Sequoia was looking to do something it hadn’t done in 12 years — run the table in the regular season.
The Ravens’ bid came up short Friday night, as the King’s Academy (5-0 PAL El Camino, 7-2 overall) marched into Terremere Field and claimed a 29-14 victory, handing Sequoia its first loss of the season. With it, the Knights claimed the Peninsula Athletic League El Camino Division crown in the first season of the reconfigured PAL-SCVAL realignment.
Sequoia head coach Rob Poulos was adamant his team had already punched its ticket to the postseason, having clinched no less that second place in the B-league El Camino Division last weeks with a blowout of Santa Clara.
“We knew we were in before this game,” Poulos said. “Winning last week, we knew we were in the playoffs. But we’ve been trying to talk to the kids about how you approach things. So, we told them: ‘Look, for four weeks we’ve been talking about how you play someone on the way to the next person. Nothing changed. It’s a league title. You’re always going to remember that if you get it. But we’re also still in the playoffs.’ … So, they’re not so caught up on living and dying with a one-game situation. They are now 8-1. There are worse things in life than being 8-1.”

> **DATA**
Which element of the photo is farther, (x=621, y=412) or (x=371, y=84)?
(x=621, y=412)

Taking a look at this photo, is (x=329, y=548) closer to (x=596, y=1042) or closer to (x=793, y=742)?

> **WHAT YOU ARE ASKED TO DO**
Carry on the report about Sequoia's football loss to King's Academy, starting right after its last sentence.

> **WRITTEN ANSWER**
But the defeat was palpable on the Sequoia sideline as the game’s final seconds wound down. The Ravens had their chances, recovering two TKA fumbles in the red zone in the first half.
Sequoia (4-1, 8-1) simply had trouble moving the ball. The Knights outgained the Ravens 336-303 in total yards, but the air attack was stifled as quarterback John Larios, despite gaining 159 total yards, was just 6-of-15 passing for 74 yards. He also committed two crucial turnovers, a first-half fumble and a backbreaker second-half interception.
“Their defense was ready,” Larios said. “They knew what we were going to run and were kind of stopping that stuff. So, I would look back, try to see someone open, and I would try to make something happen. But that would also kind of be my downfall when I had that fumble.”
Amid a scoreless tie in the first quarter, TKA committed the game’s first turnover on an exciting play. Knights receiver Pat Vasavakul advanced a pass from Reid Black inside the 20 on a 32-yard haul, but the ball was stripped at the end of the run and Sequoia’s Luke Holmes came up with the fumble.
The Ravens went on the move, with Larios scrambling for gains of 14 and 9 yards. But his third attempt to scramble up the field ended in a costly fumble, giving TKA the ball at the Sequoia 43-yard line. Nine plays later, the Knights pounded it in on a QB sneak by Reid to go up 7-0.
The score stayed that way until the second half, when TKA and Sequoia traded touchdowns in the third quarter. The Ravens’ offense was reborn when junior running back Luke Ulrich came out with a head of steam. He finished with 17 carries for 117 yards, with 91 of those yards coming in the second half.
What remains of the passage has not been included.